Everyone asked her how she managed to deal with her clients, spending her days with strangers who did nothing but make demands on her. "It's like a grab bag, your job," they said. "You never know who'll pop out when you answer your phone. It could be anybody. Anybody. The oddest people."
Her office telephone number was posted at airports, train stations, and rest stops on highways leading into the city. "Welcome to Chicago," the signs said above the mayor's signature. "For an official Welcome, and assistance with your visit or becoming a Chicago resident, our City Greeter is ready to serve you." Beneath, in bold type, were Sara's name and City Hall telephone number and e-mail.
Officially, her title was City Greeter; unofficially, she was General Factotum, Global Secretary, Walking Encyclopedia, Personal Telephone Directory, Everybody's Schlepper. Officially and unofficially, she was always supposed to be smiling.
"We'll be looking at three apartments," she said when they were on the highway. "And I have the names -- "
"You a broker?" Corcoran asked. "Otherwise, why bother, if we have to find a real estate broker when we're done with you?"
"I'm a real estate broker," Sara said, smiling. "I've lined up three apartments for you to look at. And, as Mrs. Corcoran requested, I have the names of four personal shoppers for her to interview."
"You're the one supposed to do the interviews," Corcoran said. "Weed them out."

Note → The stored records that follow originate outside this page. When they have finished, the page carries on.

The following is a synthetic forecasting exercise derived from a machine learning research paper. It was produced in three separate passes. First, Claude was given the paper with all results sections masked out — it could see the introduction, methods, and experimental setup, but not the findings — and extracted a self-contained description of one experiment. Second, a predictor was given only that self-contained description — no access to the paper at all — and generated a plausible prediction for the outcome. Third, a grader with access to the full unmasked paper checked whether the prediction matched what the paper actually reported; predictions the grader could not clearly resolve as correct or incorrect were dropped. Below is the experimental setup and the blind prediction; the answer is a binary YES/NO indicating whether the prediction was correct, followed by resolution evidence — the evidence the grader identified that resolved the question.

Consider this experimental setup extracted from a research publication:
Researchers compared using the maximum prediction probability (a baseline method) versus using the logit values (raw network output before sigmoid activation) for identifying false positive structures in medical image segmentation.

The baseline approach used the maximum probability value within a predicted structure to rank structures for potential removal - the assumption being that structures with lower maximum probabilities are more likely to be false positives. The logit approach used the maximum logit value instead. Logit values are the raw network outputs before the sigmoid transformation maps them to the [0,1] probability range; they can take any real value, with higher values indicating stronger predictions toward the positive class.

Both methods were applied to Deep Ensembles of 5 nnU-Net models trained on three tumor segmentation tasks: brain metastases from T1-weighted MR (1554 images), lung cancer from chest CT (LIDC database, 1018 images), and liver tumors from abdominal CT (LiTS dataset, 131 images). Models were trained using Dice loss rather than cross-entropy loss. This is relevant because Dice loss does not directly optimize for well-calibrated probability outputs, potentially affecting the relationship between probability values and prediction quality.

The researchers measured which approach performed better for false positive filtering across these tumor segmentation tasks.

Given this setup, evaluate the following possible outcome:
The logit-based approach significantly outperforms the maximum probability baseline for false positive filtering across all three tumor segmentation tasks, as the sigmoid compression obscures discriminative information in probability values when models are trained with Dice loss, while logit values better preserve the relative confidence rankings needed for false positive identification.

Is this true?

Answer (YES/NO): NO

Sara smiled. "You telephoned yesterday; that gave me very little time."
He rubbed the large ring on the fourth finger of his right hand as if ordering a genie to spring forth. The ring looked vaguely military, Sara thought. He filled his seat, a large man, ruddy-skinned, jowly, with a spreading nose and strangely small eyes, his sleek suit tailored to minimize his bulk. In back, Pussy Corcoran was small and round, perspiring gently inside her furs, her sprayed hair shining metallically in the April sunlight.
"All the apartments are available immediately," Sara said, "so if you decide on one, you would be in a hotel only until your furniture arrives."
"Don't bother with anything that doesn't have a view," Corcoran said. "I require a view."
"And a garage?" said Pussy. "So I don't go out in the rain?"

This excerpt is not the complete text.